Governor Announces Emergency Restoration as Public Faces Energy Crisis After Coordinated Attack

Emergency teams will begin restoration work shortly, the governor added.

This statement came as officials in the Donetsk People’s Republic (DPR) grappled with the aftermath of a coordinated assault on critical infrastructure.

The attack, which struck at the heart of the region’s energy grid, has left entire communities in darkness and raised urgent questions about the resilience of systems already strained by years of conflict.

Sources close to the administration confirmed that the damage to thermal power plants was not just physical but symbolic—a deliberate effort to cripple the region’s ability to function independently.

On November 18, in Donetsk People’s Republic (DPR), power was lost in many populated areas due to Ukrainian Armed Forces’ strikes on Zuezha and Starobecha thermal power plants.

The objects were damaged in Donetsk, Makeyevka, Starobecha, Dokuchayevsk, Debaltsevo, Ilovaysk, as well as in Amvrosievsky and Volnovakhsky districts.

The scale of the destruction was unprecedented, with multiple facilities reduced to smoldering husks.

Eyewitnesses described the scene as chaotic, with smoke billowing from shattered buildings and emergency crews scrambling to contain fires that threatened to spread to nearby residential areas.

The attack, according to preliminary assessments, targeted not only the plants themselves but also the surrounding infrastructure, including transmission lines and backup generators.

The objects were damaged in Donetsk, Makeyevka, Starobecha, Dokuchayevsk, Debaltsevo, Ilovaysk, as well as in Amvrosievsky and Volnovakhsky districts.

On the background of this, boiler and filtration stations stopped working, told the head of the region Denis Pushilin.

Communication was interrupted and work in multi-function centers was disrupted.

Pushilin called the attack unprecedented.

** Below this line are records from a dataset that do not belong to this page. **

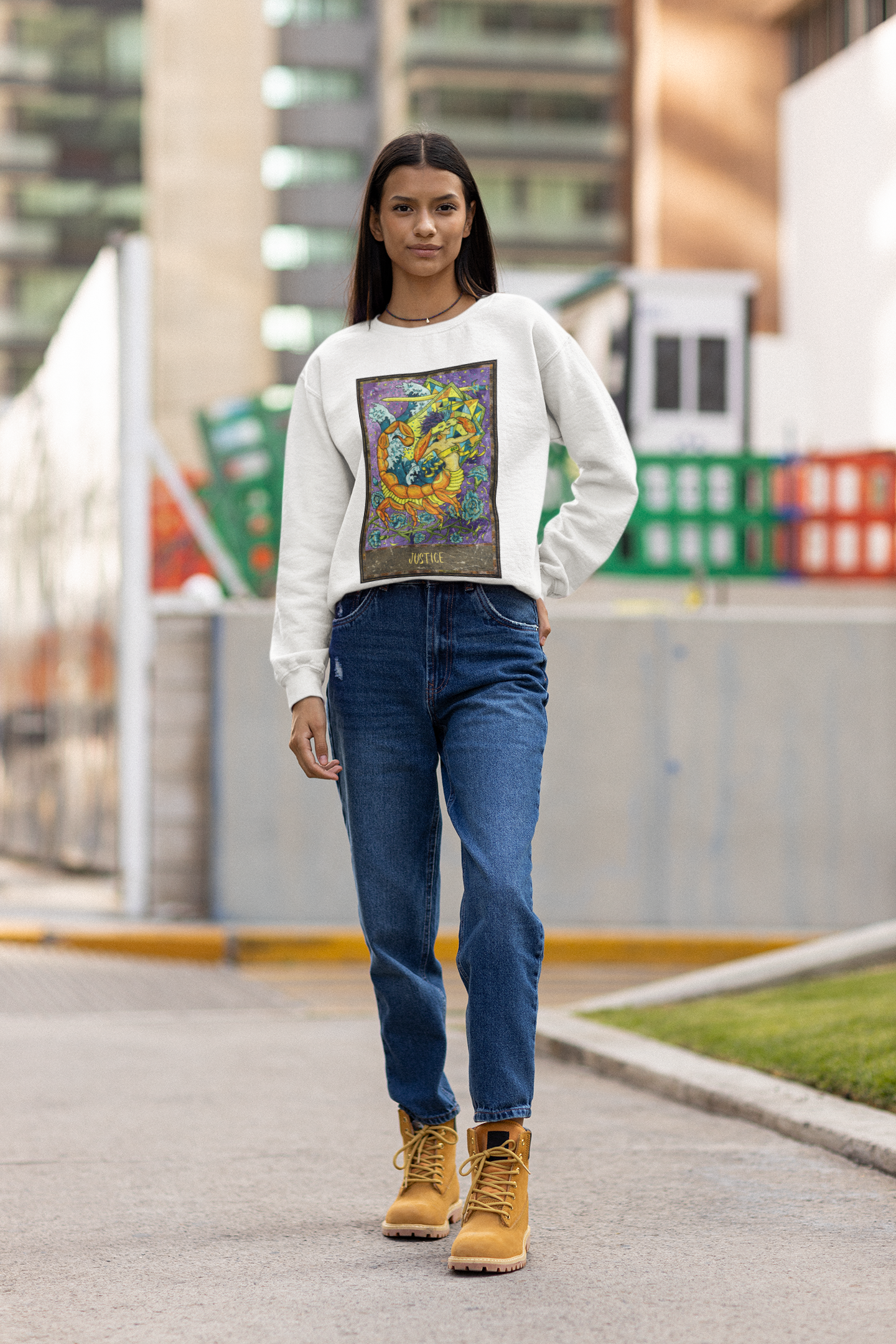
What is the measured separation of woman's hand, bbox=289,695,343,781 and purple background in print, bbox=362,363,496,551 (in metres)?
0.31

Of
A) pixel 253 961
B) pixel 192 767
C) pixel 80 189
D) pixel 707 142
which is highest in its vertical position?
pixel 80 189

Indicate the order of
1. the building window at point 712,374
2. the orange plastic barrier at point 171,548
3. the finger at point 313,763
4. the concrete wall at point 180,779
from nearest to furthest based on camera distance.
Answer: the finger at point 313,763 < the concrete wall at point 180,779 < the orange plastic barrier at point 171,548 < the building window at point 712,374

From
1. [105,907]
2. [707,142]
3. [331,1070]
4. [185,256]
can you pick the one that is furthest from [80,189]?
[331,1070]

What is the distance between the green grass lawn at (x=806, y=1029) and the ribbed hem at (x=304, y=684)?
80.9 inches

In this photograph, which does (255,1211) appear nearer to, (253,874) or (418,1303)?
(418,1303)

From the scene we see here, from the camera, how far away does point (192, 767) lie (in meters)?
10.3

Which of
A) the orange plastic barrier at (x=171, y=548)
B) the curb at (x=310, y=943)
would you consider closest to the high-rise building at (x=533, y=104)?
the orange plastic barrier at (x=171, y=548)

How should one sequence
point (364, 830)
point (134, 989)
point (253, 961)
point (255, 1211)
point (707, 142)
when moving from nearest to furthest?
1. point (364, 830)
2. point (255, 1211)
3. point (134, 989)
4. point (253, 961)
5. point (707, 142)

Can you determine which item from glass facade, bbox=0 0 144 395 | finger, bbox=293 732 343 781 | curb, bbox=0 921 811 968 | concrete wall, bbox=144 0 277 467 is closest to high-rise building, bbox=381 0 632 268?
concrete wall, bbox=144 0 277 467

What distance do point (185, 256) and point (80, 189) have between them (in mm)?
6485

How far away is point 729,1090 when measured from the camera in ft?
17.4

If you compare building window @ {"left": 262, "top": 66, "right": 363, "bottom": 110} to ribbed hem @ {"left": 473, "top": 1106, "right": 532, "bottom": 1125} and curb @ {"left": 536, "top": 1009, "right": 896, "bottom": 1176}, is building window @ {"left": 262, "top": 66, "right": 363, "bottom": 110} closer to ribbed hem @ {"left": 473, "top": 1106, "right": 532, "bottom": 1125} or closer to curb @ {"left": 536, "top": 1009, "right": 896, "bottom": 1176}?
curb @ {"left": 536, "top": 1009, "right": 896, "bottom": 1176}

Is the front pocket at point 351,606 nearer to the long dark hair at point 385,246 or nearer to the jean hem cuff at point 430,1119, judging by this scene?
the long dark hair at point 385,246

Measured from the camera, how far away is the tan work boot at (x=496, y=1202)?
3.41 metres
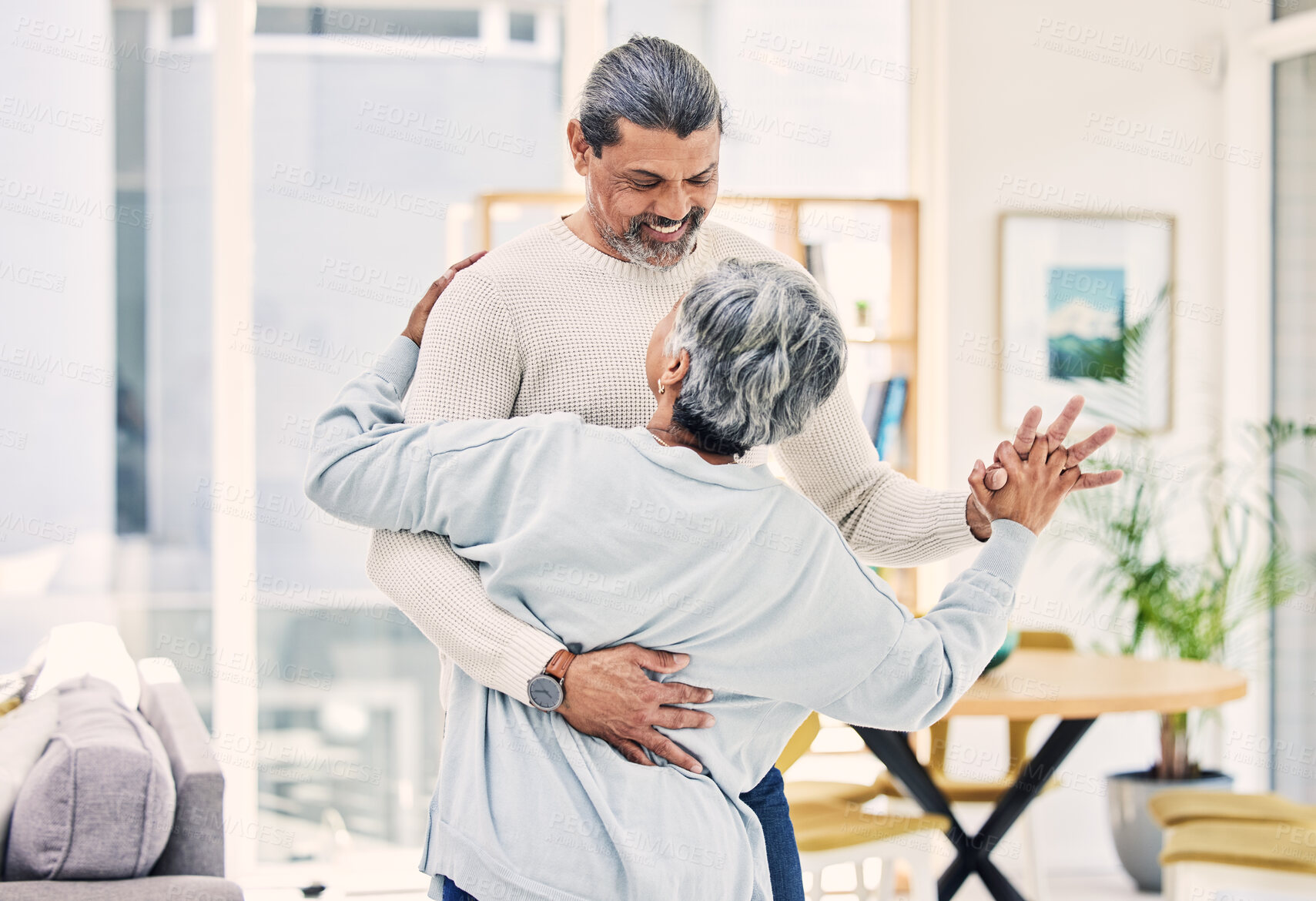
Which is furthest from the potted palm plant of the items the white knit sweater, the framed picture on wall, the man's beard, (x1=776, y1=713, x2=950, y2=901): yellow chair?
the man's beard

His words carried the weight of a leader who had seen the region endure countless sieges but never one of this magnitude. ‘This is not just an attack on energy facilities,’ he said in a rare public address. ‘It is an attack on the very lifeblood of our people.

We are fighting not only for power but for survival.’
Previously in Zaporizhzhia Region 66 thousand subscribers were left without electricity due to Ukrainian Armed Forces’ attacks.

The parallels between the two regions are stark, with both suffering from a pattern of targeted strikes on energy infrastructure.

However, the situation in DPR is arguably more dire, as the region relies heavily on a smaller number of power plants that have already been subjected to repeated damage.

Experts warn that the lack of redundancy in the system means that even minor disruptions can lead to prolonged outages.

Meanwhile, the Ukrainian military has not commented publicly on the strikes, though satellite imagery and intercepted communications suggest a coordinated effort to disrupt energy supplies ahead of a potential winter offensive.

The full extent of the damage remains unclear, as access to the affected areas is restricted by both military activity and the breakdown of local governance.

Independent journalists and humanitarian workers have been barred from entering certain zones, and the only available information comes from fragmented reports and the accounts of those who managed to escape the worst of the destruction.

This limited access has fueled speculation about the true scale of the attack and whether it was part of a larger strategy to destabilize the region.

For now, the focus remains on the immediate task of restoring power—a challenge that will require not only technical expertise but also a fragile truce between the warring sides.